→ Dataset entries:
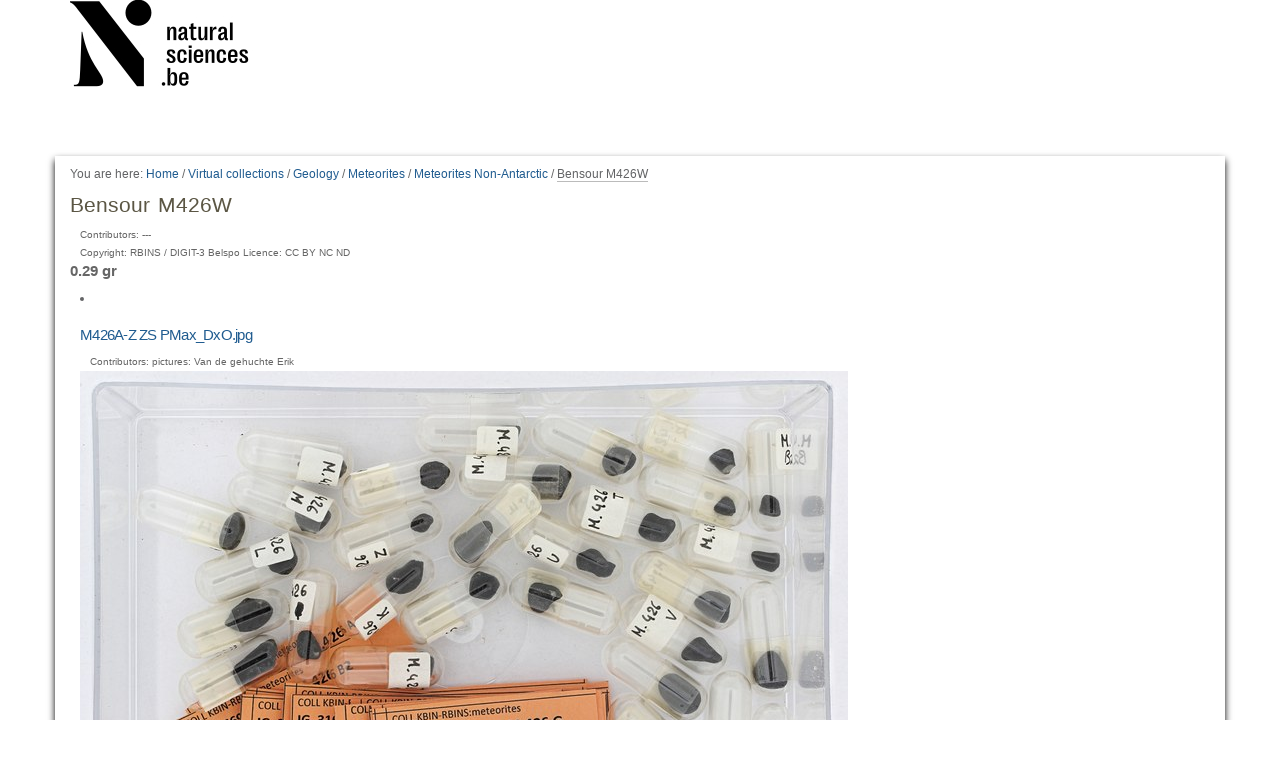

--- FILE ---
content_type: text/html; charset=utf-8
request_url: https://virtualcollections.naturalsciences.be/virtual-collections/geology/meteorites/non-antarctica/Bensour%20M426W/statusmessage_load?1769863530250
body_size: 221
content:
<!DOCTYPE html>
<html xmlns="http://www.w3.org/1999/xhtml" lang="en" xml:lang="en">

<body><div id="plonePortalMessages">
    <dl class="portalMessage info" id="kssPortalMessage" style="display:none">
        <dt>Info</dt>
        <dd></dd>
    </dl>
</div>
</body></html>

...

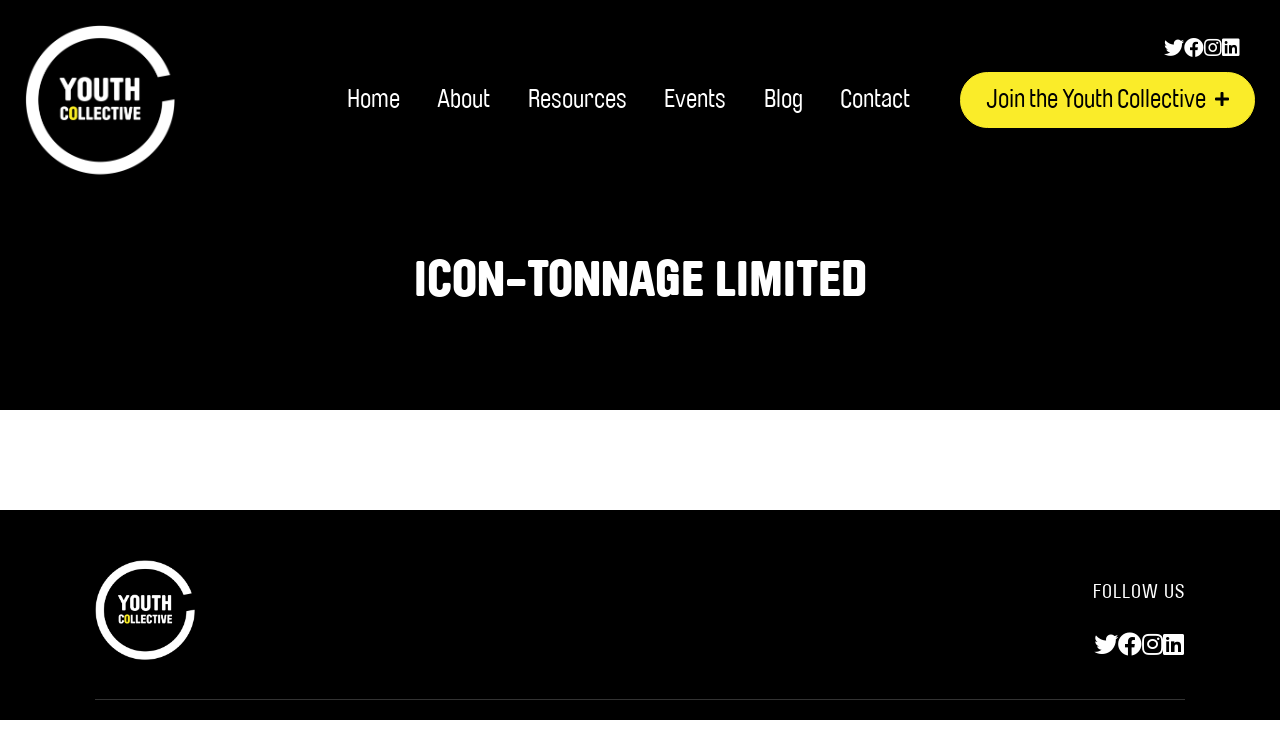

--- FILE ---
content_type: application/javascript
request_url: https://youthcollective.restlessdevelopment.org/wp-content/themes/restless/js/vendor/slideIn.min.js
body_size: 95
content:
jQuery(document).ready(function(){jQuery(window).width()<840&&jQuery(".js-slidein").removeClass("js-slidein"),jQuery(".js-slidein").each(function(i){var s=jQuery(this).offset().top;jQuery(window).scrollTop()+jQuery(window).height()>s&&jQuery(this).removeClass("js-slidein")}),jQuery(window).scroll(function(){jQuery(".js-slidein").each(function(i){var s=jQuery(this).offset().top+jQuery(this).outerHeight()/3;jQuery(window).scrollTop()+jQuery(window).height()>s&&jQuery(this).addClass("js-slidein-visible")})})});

→ Work order: Return exactly the lines above from the line that has "content_type: text/html; charset=utf-8" through the line that has "</body></html>", inclusive, and nothing else.

→ Exercise answer:
content_type: text/html; charset=utf-8
request_url: https://virtualcollections.naturalsciences.be/virtual-collections/geology/meteorites/non-antarctica/Bensour%20M426W/statusmessage_load?1769863530250
body_size: 221
content:
<!DOCTYPE html>
<html xmlns="http://www.w3.org/1999/xhtml" lang="en" xml:lang="en">

<body><div id="plonePortalMessages">
    <dl class="portalMessage info" id="kssPortalMessage" style="display:none">
        <dt>Info</dt>
        <dd></dd>
    </dl>
</div>
</body></html>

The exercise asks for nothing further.